> **Selection**:
** start **

This just ensures the LICENSE file contains a specific, dual, licence.

Checking Makefile.PL

Code:

        # Check Makefile.PL.

        grep TEST_REQUIRES Makefile.PL > /dev/null

        if [ "$?" == "1" ]; then
                echo Put TEST_REQUIRES into Makefile.PL

                exit
        fi

        if [ "${MODULE:0:5}" != "Local" ]; then
                grep -A 4 repository Makefile.PL | grep $DIR_NAME > /dev/null

                if [ "$?" == "1" ]; then
                        echo Put repository into Makefile.PL

                        exit
                fi
        fi

        grep LICENSE Makefile.PL | grep perl > /dev/null

        if [ "$?" == "1" ]; then
                echo Put LICENSE perl into Makefile.PL

                exit
        fi

        grep META_MERGE Makefile.PL > /dev/null

        if [ "$?" == "1" ]; then
                echo Put META_MERGE into Makefile.PL

                exit
        fi

        grep -A 2 meta-spec Makefile.PL | grep 2 > /dev/null

        if [ "$?" == "1" ]; then
                echo Put meta-spec V 2 into Makefile.PL

                exit
        fi

Pragmatics:

o TEST_REQUIRES

We want modules which are only used for testing to be listed like this:

        TEST_REQUIRES =>
        {
                'Test::Exception'       => '0.15',
                'Test::More'            => 1.001014,
        },

Rather than including them in this:

        PREREQ_PM =>
        {
                'constant'              => 0,
                'Scalar::Util'  => '1.18',
                'strict'                => 0,
                'warnings'              => 0,
        },
o ${MODULE:0:5}

Here, we check for modules in the Local::* namespace, and skip the next check if they are. The check itself ensures Makefile.PL contains some sort of repository declaration.

The 'grep -A 4' bit outputs 4 lines, and we expect them to be part of these 6 lines:

        repository =>
        {
                type => 'git',
                url  => 'https://github.com/ronsavage/Tree-Simple.git',
                web  => 'https://github.com/ronsavage/Tree-Simple',
        },

So, somewhere in those 4 lines there ought to be a repo for the 'current' module.

o LICENSE

Next, ensure the Makefile.pl actually contains a licence directive.

** end **

> **List of tasks**:
a) Translate this sentence from the Makefile.PL checks into Spanish: "So, somewhere in those 4 lines there ought to be a repo for the 'current' module."
b) Print the Makefile.PL checks between "The 'grep -A" and "the 'current' module.", inclusive.
The records are unrelated to the Makefile.PL checks.

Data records
** start **

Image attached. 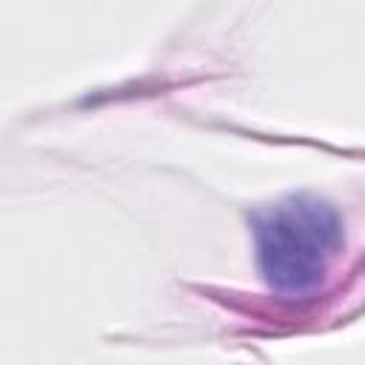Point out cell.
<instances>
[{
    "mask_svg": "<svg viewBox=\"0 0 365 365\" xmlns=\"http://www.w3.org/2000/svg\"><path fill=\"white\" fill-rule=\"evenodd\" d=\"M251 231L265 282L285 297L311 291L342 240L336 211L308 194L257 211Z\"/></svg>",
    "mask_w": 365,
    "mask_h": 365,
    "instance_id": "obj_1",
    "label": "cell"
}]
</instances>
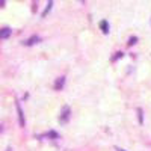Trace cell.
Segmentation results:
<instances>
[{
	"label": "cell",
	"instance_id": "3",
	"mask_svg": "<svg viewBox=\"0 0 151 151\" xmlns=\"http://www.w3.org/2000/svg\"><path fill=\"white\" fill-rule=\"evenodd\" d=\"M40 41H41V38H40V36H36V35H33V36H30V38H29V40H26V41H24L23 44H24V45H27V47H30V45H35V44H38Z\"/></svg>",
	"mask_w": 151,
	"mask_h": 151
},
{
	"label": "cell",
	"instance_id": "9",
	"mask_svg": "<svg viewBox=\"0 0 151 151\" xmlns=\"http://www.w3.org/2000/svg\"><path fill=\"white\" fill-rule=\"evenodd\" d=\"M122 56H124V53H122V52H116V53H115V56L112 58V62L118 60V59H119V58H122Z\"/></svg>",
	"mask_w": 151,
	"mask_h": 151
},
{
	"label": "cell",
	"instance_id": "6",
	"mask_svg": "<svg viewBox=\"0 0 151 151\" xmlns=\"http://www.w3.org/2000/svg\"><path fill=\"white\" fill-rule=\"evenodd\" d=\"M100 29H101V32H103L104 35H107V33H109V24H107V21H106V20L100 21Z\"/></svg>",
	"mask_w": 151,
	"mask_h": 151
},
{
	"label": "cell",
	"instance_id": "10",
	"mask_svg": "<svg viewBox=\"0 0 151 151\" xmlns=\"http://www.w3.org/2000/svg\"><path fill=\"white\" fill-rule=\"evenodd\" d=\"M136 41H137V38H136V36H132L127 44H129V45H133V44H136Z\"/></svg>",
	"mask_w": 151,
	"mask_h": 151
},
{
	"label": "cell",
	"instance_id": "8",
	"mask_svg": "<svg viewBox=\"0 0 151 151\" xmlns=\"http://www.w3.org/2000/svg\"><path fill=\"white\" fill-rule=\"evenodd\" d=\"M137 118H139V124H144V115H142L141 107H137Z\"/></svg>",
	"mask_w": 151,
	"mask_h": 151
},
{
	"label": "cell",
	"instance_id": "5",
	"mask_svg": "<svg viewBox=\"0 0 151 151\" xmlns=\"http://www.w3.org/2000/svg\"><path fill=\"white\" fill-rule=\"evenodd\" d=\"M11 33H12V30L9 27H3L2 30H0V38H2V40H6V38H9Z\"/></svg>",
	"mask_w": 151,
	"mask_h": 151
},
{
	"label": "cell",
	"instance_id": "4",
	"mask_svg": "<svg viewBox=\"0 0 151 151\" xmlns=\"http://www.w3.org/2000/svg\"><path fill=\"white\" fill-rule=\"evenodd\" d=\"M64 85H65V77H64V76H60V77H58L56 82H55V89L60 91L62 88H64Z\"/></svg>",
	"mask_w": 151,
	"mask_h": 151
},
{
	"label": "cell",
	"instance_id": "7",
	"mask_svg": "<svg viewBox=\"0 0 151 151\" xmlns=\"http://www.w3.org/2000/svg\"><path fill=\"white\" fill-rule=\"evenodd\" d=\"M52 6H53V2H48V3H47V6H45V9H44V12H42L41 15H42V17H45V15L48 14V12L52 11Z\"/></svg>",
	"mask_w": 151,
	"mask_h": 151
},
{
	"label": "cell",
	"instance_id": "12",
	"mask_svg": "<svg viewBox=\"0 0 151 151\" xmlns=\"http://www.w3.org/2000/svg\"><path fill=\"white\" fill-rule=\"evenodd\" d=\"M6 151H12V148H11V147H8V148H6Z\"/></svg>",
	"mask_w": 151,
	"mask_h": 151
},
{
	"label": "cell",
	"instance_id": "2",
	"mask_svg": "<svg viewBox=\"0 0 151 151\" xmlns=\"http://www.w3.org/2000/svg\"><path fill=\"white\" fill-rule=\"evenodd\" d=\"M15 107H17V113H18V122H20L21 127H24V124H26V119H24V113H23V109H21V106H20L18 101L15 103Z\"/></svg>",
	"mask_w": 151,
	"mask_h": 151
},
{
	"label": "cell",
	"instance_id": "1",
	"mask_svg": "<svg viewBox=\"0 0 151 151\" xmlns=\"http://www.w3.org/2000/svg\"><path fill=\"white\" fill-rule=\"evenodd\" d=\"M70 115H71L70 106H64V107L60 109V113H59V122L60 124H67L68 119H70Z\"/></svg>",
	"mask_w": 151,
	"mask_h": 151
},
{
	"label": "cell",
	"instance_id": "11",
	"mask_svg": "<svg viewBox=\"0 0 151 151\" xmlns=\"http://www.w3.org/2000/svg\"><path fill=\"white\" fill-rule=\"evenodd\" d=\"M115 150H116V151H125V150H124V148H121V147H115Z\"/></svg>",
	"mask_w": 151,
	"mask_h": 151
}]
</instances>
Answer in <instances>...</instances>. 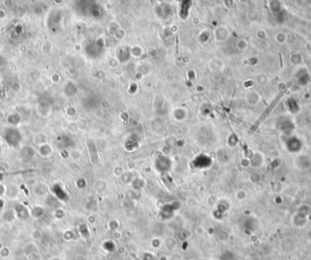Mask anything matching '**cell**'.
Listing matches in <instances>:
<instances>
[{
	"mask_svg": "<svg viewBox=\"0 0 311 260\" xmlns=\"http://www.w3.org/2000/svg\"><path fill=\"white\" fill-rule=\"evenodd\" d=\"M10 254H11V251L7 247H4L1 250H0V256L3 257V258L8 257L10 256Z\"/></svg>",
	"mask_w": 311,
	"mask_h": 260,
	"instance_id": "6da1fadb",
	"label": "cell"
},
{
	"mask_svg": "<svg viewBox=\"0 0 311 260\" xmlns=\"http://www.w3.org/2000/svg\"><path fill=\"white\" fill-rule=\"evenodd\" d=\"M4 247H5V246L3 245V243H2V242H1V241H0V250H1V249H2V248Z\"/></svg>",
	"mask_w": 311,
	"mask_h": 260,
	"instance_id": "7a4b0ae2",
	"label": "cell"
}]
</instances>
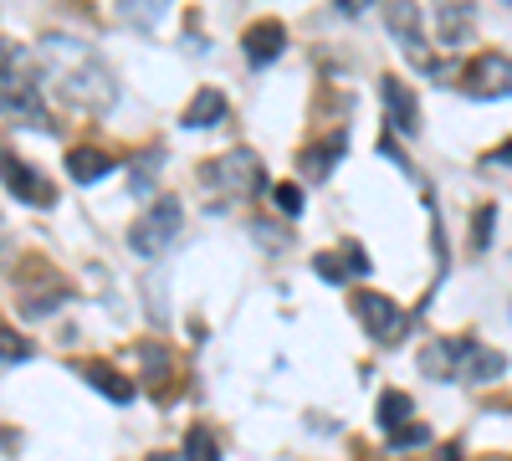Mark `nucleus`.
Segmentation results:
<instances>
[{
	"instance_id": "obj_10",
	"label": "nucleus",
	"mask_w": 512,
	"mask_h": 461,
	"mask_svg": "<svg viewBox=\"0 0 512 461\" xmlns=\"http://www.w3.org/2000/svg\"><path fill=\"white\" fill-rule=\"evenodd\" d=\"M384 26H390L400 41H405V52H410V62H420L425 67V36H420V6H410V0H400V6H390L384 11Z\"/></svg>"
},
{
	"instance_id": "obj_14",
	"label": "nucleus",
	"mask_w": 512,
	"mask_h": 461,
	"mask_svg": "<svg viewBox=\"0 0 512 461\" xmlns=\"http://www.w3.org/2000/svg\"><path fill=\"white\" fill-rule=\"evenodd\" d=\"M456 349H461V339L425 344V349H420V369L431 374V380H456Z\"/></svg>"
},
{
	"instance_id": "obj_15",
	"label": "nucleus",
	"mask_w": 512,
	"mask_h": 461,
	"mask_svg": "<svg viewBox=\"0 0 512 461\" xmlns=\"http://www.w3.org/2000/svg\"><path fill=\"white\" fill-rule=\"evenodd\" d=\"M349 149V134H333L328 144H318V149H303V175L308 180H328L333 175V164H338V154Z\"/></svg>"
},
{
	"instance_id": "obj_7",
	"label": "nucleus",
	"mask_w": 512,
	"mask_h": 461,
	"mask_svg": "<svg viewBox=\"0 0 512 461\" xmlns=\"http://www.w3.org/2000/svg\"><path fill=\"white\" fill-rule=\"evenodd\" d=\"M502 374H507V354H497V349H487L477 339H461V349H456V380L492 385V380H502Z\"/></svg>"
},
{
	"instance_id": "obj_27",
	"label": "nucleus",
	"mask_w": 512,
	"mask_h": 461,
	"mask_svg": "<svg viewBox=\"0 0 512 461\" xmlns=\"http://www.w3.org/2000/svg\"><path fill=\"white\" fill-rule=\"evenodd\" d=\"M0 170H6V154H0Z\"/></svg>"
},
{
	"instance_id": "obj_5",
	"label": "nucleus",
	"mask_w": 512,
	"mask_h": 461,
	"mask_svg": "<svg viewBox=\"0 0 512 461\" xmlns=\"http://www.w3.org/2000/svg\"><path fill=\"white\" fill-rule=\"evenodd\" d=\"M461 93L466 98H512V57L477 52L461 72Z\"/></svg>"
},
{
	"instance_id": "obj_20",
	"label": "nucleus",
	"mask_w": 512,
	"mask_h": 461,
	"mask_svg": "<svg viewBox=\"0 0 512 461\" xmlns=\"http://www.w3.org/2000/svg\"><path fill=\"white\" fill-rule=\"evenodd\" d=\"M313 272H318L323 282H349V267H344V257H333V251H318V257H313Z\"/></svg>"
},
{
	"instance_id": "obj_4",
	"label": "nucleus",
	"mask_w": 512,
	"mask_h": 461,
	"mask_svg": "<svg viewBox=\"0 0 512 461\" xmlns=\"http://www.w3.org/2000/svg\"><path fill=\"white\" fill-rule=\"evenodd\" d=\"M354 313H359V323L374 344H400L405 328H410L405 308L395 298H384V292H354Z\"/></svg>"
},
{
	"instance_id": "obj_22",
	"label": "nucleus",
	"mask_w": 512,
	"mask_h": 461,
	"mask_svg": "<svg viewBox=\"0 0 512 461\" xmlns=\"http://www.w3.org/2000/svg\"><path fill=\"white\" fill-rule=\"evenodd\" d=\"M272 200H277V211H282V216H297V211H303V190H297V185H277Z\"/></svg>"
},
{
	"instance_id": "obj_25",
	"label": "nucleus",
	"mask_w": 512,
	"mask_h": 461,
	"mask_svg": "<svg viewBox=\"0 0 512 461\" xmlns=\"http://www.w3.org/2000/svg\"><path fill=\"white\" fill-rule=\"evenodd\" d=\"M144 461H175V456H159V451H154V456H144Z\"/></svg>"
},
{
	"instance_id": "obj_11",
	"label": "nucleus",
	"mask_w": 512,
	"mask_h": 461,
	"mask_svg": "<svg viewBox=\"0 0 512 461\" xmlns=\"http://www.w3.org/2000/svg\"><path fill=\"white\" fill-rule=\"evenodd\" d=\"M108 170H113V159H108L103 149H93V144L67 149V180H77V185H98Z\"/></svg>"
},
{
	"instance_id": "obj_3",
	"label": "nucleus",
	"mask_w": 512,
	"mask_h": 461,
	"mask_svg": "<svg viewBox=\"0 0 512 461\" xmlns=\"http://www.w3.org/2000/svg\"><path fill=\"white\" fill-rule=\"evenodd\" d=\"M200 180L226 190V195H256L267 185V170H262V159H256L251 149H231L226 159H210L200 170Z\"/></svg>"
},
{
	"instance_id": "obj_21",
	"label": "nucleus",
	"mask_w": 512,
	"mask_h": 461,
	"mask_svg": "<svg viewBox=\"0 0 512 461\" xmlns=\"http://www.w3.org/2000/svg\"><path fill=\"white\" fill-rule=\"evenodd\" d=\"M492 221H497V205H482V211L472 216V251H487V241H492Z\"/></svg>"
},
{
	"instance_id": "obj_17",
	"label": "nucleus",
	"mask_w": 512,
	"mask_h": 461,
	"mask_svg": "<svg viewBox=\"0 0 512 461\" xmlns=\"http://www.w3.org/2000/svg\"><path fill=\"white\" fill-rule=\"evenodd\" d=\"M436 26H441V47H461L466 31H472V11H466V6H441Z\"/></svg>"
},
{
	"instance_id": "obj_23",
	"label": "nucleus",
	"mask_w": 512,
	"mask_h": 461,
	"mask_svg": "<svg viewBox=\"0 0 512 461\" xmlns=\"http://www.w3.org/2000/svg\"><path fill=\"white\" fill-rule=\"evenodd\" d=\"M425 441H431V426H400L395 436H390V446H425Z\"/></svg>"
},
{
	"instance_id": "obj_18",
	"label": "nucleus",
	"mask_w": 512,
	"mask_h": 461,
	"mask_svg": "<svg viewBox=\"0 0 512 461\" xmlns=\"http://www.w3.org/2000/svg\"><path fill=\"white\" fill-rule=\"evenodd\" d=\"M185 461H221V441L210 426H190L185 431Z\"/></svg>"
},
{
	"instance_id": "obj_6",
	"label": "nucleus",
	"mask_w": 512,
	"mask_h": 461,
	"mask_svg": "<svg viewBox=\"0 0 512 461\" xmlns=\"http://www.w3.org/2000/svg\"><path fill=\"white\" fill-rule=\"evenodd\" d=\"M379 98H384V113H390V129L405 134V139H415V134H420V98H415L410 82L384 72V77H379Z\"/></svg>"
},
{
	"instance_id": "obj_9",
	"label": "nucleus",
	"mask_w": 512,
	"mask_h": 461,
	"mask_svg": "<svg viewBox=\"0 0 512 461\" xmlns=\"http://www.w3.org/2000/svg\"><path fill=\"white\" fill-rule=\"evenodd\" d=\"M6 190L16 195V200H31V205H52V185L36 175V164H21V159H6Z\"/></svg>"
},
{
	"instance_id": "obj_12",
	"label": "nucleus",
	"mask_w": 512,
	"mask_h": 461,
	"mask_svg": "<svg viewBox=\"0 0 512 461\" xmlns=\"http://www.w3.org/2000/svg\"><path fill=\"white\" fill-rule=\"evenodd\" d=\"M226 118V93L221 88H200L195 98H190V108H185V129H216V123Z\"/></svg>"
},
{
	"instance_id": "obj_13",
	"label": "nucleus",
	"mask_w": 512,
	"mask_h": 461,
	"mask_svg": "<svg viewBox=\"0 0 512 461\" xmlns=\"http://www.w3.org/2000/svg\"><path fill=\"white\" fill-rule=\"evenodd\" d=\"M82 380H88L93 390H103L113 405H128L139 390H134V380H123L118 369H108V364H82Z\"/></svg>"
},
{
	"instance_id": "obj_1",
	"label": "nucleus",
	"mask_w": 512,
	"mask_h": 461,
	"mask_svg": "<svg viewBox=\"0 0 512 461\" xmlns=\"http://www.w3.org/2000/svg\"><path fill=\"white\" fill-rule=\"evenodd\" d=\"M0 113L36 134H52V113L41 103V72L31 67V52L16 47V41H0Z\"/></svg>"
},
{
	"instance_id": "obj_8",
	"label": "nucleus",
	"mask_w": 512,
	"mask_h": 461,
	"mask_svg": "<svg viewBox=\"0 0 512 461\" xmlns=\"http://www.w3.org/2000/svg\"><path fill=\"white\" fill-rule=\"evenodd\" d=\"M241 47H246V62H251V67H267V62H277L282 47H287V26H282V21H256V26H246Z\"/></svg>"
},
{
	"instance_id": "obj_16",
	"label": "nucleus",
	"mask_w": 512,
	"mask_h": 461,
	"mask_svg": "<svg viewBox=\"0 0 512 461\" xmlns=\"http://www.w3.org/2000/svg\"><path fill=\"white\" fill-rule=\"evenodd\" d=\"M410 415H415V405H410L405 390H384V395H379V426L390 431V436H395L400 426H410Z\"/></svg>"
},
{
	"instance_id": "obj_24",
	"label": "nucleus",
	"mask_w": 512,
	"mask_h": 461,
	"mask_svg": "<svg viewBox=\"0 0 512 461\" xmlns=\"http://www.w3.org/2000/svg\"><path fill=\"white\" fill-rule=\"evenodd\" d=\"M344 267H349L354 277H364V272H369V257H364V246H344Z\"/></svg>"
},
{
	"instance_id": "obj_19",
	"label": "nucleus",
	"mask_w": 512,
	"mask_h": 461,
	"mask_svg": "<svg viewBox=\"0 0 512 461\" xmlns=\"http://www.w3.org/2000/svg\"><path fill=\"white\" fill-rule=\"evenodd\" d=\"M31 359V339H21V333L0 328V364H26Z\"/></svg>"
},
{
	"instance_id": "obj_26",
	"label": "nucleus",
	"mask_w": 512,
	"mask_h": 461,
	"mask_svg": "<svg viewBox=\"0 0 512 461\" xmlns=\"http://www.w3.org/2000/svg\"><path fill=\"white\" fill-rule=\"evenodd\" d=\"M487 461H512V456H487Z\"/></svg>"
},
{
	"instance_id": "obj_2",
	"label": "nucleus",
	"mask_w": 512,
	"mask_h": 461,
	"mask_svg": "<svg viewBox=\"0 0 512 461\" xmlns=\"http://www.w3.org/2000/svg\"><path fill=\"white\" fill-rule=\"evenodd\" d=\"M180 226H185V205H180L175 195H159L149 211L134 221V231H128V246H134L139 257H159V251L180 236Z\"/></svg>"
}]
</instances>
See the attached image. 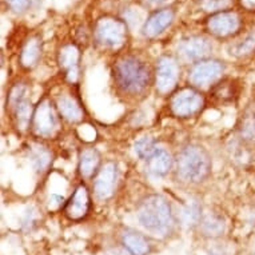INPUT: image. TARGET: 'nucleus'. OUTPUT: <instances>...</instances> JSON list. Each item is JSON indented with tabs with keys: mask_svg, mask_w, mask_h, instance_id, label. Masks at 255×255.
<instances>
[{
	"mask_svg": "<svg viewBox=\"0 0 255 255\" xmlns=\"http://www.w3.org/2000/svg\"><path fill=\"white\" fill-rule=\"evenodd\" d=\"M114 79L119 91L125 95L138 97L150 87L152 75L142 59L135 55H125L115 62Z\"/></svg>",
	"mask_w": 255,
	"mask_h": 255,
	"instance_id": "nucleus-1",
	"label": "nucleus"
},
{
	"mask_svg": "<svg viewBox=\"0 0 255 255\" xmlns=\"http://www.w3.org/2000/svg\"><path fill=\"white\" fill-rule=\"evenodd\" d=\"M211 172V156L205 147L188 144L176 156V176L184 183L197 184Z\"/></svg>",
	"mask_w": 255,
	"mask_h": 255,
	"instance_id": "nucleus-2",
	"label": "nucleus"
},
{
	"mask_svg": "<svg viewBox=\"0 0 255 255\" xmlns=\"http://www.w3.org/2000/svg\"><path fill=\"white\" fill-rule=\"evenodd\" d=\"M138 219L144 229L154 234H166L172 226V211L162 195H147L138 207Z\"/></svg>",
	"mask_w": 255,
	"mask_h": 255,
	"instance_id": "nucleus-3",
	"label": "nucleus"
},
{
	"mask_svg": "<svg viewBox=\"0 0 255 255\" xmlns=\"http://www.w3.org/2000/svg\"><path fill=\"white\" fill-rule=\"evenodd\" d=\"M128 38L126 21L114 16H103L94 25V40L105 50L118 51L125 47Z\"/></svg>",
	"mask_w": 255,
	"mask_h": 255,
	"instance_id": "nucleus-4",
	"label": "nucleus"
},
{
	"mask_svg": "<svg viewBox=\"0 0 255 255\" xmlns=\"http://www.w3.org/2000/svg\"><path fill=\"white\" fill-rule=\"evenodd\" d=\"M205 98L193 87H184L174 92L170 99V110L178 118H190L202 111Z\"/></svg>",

** end **

> **Results of the exercise**:
a) Así que, en algún punto de esas 4 líneas, debería haber un repo para el módulo 'actual'.

b)
The 'grep -A 4' bit outputs 4 lines, and we expect them to be part of these 6 lines:

        repository =>
        {
                type => 'git',
                url  => 'https://github.com/ronsavage/Tree-Simple.git',
                web  => 'https://github.com/ronsavage/Tree-Simple',
        },

So, somewhere in those 4 lines there ought to be a repo for the 'current' module.